Increased expression of gp91phox homologues of NAD(P)H oxidase in the aortic media during chronic hypertension: involvement of the renin-angiotensin system

Abstract

Although vascular cells express multiple members of the Nox family of nicotinamide adenine dinucleotide phosphate (NAD(P)H) oxidase, including gp91phox, Nox1, and Nox4, the reasons for the different expressions and specific roles of these members in vascular injury in chronic hypertension have remained unclear. Thus, we quantified the mRNA expressions of these NAD(P)H oxidase components by real-time polymerase chain reaction and evaluated superoxide production and morphological changes in the aortas of 32-week-old stroke-prone spontaneously hypertensive rats (SHRSP) and age-matched Wistar Kyoto rats (WKY).

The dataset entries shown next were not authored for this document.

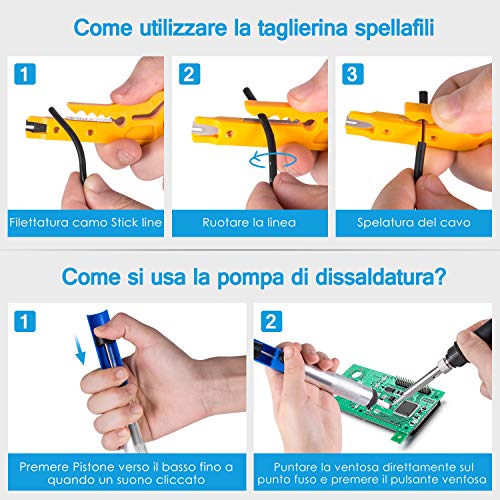 Come utilizzare la taglierina spellafili

1

Filettatura camo Stick line

2

Ruotare la linea

3

Spelatura del cavo

Come si usa la pompa di dissaldatura?

1

Premere Pistone verso il basso fino a quando un suono cliccato

2

Puntare la ventosa direttamente sul punto fuso e premere il pulsante ventosa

The aortic media of SHRSP had an approximately 2.5-fold greater level of Nox4 mRNA and an approximately 10-fold greater level of Nox1 mRNA than WKY. The mRNA expressions of gp91phox and p22phox in SHRSP and WKY were comparable. SHRSP were treated from 24 weeks of age for 8 weeks with either high or low doses of candesartan (4 mg/kg/day or 0.2 mg/kg/day), or a combination of hydralazine (30 mg/kg/day) and hydrochlorothiazide (4.5 mg/kg/day). The high-dose candesartan or the hydralazine plus hydrochlorothiazide decreased the blood pressure of SHRSP to that of WKY, whereas the low-dose candesartan exerted no significant antihypertensive action. Media thickening and fibrosis, as well as the increased production of superoxide in SHRSP, were nearly normalized with high-dose candesartan and partially corrected with low-dose candesartan or hydralazine plus hydrochlorothiazide. These changes by antihypertensive treatment paralleled the decrease in mRNA expression of Nox4 and Nox1. These results suggest that blood pressure and angiotensin II type 1 receptor activation are involved in the up-regulation of Nox1 and Nox4 expression, which could contribute to vascular injury during chronic hypertension.